═════ Information

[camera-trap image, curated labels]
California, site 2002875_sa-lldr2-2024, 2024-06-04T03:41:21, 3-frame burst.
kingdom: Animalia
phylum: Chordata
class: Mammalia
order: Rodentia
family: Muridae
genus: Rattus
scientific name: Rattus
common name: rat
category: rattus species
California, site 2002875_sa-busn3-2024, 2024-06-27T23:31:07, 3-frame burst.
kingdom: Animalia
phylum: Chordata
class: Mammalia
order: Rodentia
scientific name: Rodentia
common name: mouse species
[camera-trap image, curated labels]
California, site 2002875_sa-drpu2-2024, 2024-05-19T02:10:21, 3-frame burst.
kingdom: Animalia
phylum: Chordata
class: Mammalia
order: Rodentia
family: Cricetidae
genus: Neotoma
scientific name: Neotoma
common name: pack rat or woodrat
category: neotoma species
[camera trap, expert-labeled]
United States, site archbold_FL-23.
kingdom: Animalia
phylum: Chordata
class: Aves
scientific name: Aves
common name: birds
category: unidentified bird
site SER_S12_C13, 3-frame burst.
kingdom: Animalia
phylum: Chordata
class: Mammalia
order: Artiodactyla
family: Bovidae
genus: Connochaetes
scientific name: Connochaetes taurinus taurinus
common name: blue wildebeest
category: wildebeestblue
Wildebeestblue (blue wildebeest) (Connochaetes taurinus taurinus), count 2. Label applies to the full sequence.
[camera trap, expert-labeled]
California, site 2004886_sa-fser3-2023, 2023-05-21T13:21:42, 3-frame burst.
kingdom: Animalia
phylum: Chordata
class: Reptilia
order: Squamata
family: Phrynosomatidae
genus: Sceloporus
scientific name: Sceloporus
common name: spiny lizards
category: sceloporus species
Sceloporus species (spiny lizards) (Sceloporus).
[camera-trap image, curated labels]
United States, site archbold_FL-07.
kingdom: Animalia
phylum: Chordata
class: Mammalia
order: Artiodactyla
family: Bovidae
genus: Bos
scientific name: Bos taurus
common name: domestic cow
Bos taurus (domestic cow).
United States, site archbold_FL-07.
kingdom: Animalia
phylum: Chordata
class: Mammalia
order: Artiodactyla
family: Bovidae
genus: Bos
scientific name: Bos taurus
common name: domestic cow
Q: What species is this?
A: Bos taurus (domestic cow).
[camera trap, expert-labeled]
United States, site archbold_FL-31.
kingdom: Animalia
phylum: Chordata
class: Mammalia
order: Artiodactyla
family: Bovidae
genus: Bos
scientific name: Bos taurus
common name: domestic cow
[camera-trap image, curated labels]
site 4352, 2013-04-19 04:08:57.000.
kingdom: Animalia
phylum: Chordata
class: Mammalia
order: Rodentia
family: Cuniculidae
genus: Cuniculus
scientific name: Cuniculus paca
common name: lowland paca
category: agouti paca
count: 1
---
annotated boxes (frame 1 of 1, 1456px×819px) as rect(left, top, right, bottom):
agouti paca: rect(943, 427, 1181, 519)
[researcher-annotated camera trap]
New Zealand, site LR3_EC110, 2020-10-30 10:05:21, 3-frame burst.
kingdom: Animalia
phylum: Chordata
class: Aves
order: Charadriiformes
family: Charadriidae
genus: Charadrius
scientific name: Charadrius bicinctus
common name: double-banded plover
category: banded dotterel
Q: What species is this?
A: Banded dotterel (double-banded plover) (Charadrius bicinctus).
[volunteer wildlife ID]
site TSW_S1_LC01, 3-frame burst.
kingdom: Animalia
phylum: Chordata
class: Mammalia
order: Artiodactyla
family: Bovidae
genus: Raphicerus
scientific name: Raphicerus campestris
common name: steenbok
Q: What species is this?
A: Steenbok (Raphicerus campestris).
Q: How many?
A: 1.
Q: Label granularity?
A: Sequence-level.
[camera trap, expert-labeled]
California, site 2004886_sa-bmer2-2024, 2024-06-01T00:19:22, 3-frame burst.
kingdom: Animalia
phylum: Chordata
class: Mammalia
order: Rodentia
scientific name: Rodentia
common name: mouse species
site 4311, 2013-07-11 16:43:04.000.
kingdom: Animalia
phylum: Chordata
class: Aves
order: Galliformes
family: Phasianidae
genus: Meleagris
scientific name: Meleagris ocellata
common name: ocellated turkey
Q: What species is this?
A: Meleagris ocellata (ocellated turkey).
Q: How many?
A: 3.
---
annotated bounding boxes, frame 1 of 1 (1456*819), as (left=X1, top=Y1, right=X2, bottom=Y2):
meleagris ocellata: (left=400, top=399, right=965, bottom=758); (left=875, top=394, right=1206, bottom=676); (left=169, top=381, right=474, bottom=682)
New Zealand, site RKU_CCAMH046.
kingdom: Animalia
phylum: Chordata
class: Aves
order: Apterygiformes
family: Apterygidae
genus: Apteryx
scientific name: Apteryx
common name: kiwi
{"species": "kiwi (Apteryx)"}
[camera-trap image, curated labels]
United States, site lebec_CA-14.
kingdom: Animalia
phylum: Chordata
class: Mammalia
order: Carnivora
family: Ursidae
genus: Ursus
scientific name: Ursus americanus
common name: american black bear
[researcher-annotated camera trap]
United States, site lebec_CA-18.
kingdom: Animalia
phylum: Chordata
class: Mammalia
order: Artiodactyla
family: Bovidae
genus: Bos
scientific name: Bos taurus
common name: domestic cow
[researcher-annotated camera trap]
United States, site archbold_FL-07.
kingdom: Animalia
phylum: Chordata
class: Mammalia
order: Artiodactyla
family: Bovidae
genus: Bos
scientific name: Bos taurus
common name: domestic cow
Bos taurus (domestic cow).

══════════

**Exercise directions**
Reproduce all lines from the records above that include the word "California".

**Task output**
California, site 2002875_sa-lldr2-2024, 2024-06-04T03:41:21, 3-frame burst.
California, site 2002875_sa-busn3-2024, 2024-06-27T23:31:07, 3-frame burst.
California, site 2002875_sa-drpu2-2024, 2024-05-19T02:10:21, 3-frame burst.
California, site 2004886_sa-fser3-2023, 2023-05-21T13:21:42, 3-frame burst.
California, site 2004886_sa-bmer2-2024, 2024-06-01T00:19:22, 3-frame burst.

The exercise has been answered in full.